Character Analysis
Miss Malaprop
We thought about writing two pages about Rachel's beautiful hair, because that's what she would do here, but you know what? We're running the show, and there's a lot more to say.
If the oldest Price daughter weren't so funny (both intentionally and un-) she'd be completely unlikeable. This is a girl who, within the first chapter, says things like "took for granite" (1.3.3) and "give up the goat" (1.3.5) and later calls Amnesty International "Damnistry International" (5.5.5). Plus, according to Leah, she's "famous for making things up out of thin air and stating them in a high, knowing tone" (1.9.6). (She must get that from her father.)
But there's a lot of appropriate irony behind all that malaprop-ific ignorance. Like, when she says, "I'm willing to be a philanderist for peace" (3.11.4), she means philanthropist, but we realize about three or four husbands later that she ends up being exactly what she says she'll be.
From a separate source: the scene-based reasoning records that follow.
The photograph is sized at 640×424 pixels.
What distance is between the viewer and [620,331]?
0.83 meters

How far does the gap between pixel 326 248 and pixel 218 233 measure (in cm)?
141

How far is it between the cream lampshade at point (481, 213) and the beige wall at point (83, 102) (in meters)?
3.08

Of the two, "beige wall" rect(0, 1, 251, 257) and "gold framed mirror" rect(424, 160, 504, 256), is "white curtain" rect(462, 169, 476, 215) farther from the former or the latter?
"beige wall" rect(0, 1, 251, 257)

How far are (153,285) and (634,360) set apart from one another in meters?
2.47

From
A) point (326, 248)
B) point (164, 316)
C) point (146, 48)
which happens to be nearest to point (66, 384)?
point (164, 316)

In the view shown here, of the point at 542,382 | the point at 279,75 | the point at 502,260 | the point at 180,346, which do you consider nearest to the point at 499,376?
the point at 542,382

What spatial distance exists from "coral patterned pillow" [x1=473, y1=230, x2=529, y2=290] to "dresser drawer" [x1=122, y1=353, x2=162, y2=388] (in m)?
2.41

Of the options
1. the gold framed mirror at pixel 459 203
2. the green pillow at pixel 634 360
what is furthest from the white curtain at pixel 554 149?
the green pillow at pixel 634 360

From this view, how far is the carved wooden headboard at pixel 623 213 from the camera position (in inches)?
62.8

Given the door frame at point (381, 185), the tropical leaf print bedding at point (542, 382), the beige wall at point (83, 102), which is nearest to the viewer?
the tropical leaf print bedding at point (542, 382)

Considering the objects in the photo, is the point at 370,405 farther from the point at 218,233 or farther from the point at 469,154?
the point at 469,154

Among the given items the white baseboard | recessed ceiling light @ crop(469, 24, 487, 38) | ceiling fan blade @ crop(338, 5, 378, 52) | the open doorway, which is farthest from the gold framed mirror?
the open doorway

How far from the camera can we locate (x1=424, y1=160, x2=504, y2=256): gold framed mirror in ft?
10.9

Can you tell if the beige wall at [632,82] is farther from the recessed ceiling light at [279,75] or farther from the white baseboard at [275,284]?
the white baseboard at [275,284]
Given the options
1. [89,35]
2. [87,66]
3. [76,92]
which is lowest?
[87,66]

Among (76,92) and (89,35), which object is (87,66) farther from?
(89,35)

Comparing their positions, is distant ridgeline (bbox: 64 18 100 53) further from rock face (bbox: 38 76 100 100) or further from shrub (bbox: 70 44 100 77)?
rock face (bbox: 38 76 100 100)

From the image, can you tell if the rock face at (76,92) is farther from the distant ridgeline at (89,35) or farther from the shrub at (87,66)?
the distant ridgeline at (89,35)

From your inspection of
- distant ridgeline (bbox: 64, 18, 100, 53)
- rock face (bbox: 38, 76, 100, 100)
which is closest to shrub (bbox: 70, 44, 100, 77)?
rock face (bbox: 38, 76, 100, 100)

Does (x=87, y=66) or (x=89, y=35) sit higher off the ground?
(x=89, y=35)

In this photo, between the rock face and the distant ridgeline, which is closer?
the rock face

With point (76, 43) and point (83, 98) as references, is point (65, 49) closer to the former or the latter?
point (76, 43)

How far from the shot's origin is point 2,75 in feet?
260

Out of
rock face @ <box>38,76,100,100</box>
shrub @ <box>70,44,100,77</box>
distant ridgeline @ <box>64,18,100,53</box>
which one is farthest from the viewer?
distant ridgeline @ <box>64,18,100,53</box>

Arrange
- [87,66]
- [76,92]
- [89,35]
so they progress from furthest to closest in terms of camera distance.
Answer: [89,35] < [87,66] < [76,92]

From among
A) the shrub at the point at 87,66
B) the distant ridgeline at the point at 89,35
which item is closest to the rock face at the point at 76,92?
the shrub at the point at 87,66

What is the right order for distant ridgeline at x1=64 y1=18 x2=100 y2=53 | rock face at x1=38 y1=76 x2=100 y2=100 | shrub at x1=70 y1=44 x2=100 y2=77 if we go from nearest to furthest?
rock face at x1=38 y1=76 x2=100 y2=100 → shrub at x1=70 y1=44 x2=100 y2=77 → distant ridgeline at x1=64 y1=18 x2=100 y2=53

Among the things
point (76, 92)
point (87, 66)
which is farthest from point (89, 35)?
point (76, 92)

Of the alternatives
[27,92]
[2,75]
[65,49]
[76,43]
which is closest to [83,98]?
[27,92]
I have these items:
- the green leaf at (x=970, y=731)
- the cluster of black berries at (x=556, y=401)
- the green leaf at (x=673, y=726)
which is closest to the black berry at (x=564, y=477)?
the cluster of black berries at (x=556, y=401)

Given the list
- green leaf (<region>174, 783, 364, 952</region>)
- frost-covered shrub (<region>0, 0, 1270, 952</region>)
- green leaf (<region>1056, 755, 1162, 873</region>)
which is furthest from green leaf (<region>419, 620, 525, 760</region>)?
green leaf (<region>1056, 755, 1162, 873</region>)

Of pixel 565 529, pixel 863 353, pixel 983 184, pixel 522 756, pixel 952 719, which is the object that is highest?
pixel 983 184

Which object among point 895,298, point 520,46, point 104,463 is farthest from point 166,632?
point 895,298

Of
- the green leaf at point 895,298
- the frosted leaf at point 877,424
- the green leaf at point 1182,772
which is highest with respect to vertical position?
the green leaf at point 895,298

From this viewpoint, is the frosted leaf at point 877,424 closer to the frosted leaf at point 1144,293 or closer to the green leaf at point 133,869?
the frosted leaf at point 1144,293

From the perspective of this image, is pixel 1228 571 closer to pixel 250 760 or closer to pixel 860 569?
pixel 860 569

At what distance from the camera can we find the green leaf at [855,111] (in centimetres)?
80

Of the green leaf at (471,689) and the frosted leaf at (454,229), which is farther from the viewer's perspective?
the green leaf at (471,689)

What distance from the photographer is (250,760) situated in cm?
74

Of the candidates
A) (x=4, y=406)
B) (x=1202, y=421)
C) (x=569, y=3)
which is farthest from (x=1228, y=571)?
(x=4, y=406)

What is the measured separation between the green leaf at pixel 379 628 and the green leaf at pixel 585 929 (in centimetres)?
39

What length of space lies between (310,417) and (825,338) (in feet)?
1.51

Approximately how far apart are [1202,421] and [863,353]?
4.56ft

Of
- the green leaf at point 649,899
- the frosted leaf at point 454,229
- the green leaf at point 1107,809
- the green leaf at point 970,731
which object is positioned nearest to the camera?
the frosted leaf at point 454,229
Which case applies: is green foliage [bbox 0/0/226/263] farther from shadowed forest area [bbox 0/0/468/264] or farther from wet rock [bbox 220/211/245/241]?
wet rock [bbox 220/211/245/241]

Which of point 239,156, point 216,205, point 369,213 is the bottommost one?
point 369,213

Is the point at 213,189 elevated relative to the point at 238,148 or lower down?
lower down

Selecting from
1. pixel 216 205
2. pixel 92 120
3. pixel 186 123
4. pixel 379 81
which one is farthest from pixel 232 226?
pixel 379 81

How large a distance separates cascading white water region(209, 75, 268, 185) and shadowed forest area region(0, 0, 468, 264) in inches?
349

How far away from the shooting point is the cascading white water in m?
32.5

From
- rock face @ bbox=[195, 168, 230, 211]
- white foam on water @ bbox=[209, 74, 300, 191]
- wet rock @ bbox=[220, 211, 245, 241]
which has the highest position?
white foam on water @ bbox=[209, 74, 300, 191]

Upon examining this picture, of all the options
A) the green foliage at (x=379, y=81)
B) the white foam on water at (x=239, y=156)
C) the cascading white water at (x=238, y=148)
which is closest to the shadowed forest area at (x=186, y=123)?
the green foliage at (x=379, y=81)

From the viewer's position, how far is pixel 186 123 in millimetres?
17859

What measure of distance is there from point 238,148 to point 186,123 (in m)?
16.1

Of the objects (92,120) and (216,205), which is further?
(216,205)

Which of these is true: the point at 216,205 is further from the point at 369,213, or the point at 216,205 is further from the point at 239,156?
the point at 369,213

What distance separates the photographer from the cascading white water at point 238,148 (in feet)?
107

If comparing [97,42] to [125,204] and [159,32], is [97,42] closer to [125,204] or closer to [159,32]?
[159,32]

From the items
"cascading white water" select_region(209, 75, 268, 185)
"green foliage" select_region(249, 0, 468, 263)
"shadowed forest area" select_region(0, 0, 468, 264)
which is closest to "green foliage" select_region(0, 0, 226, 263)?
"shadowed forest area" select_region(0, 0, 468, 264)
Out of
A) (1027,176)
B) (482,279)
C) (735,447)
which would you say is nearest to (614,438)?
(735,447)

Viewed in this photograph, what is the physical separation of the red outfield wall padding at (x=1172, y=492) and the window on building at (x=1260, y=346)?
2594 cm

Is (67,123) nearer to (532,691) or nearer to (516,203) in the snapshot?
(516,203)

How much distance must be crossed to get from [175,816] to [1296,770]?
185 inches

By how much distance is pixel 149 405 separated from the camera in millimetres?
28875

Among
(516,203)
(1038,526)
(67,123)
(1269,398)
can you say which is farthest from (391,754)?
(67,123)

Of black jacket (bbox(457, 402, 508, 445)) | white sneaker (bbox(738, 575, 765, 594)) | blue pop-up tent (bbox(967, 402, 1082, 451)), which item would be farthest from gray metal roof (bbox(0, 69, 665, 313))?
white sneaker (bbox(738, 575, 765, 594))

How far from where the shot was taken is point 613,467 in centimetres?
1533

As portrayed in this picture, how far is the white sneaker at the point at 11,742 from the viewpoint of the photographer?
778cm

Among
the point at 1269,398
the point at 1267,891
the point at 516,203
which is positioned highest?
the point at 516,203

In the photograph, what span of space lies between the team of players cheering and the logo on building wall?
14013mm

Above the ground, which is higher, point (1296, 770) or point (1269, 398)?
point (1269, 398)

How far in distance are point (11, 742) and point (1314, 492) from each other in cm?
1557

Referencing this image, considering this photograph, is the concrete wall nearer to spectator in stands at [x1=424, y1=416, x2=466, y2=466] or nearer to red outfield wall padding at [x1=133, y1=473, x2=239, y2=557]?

Uptown Girl Living In Her Wonder Bread World
Rachel's a child of the sixties. She cares about her hair, herself, and her hair, not necessarily in that order. With her "sapphire-blue eyes, white eyelashes, and platinum blonde hair that falls to [her] waist" (1.6.11), she sounds more like the seventh Brady child than someone who's going to adapt well to life in the Congo.
Aaaand, she doesn't. Being the whitest white girl in the Congo, Rachel doesn't really take to anyone of a darker race. Adah says, "My sisters all seemed to determined to fly, or in Rachel's case, to ascend to heaven directly through a superior mind-set" (2.4.7). Rachel thinks she, and the rest of the white race, are totally superior. As an adult, she even looks to South Africa as a model of African race relations. (If you're not sure how problematic this is, watch District 9.)
Rachel is completely oblivious to pretty much everything. Living in South Africa, she says that understanding other cultures is the key to life there: "That is one part of living here. Being understanding of the differences" (5.5.2). This coming from one of the least understanding characters in the book. And her actions at The Equatorial, the hotel she inherits from one of her husbands, are racist at best, repugnant at worst. (More on this hotel on the Symbols page.)
Whose Fault is It Anyway?
Rachel's ignorance, willfully imposed or not, is Rachel's key to survival. She may seem glib and flippant about everything, but there's no denying she's had a hard life. She lived through the plague of hands, a strange non-marriage with creepy Eeben Axelroot, and did everything she could to survive. Plus, we can tell that she's sad about never being able to have children, and just downright afraid to return to America.
Adah says that Rachel has "the emotional complexities of a salt shaker" (5.10.36). Maybe. But if The Poisonwood Bible were a stew, it wouldn't be the same without a pinch of salt.